From the following material, work out how many lines include the string "Chair"; respond with the number only.

○ ○ ○ ○ ○ ○ ○

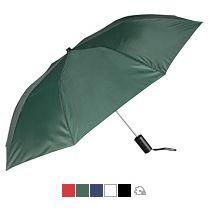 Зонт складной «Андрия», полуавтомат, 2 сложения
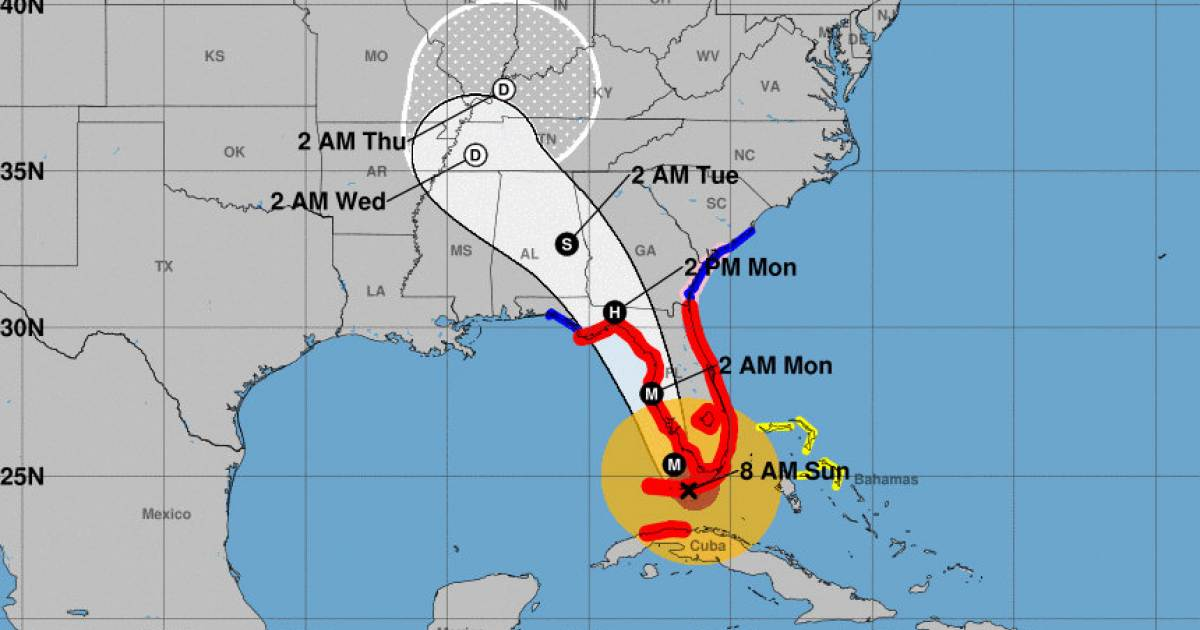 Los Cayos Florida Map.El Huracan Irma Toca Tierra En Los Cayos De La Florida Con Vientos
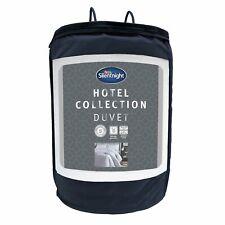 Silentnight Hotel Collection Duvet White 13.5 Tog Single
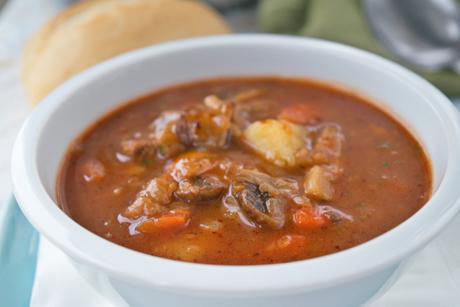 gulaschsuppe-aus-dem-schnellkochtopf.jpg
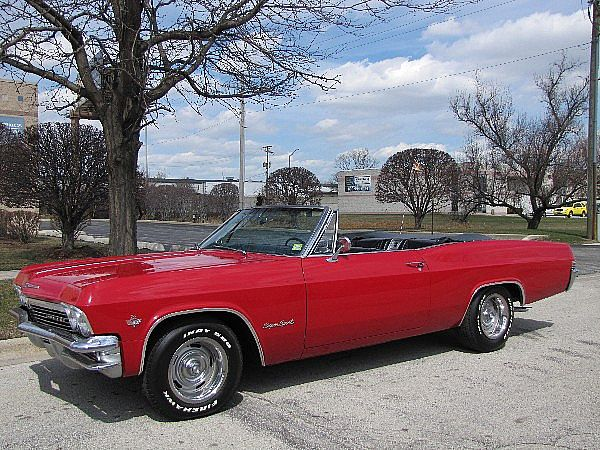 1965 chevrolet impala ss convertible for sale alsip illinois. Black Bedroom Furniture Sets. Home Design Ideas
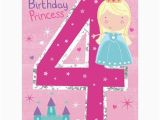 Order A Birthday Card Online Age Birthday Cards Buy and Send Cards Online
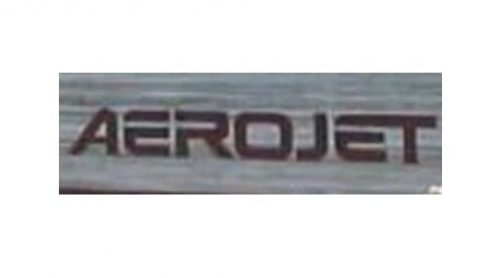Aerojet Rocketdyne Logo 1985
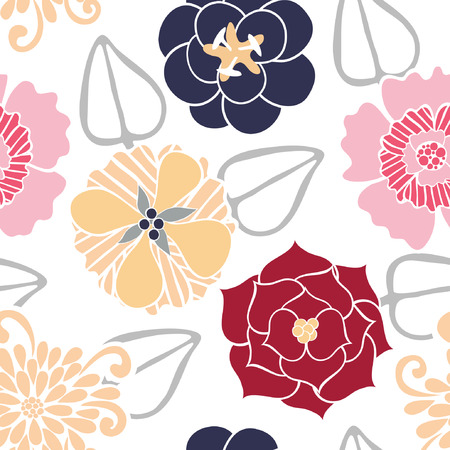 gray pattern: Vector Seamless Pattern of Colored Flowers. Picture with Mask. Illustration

○ ○ ○ ○ ○ ○ ○

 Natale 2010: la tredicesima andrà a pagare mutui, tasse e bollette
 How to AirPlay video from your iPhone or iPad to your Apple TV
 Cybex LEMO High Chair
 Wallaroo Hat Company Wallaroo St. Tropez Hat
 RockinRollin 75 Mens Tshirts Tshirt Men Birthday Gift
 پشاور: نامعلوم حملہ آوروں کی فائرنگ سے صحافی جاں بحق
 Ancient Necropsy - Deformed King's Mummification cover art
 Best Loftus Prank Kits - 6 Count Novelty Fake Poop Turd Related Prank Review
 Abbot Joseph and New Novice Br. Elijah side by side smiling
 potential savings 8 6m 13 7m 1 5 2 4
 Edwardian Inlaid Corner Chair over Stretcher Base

○ ○ ○ ○ ○ ○ ○

Task response: 2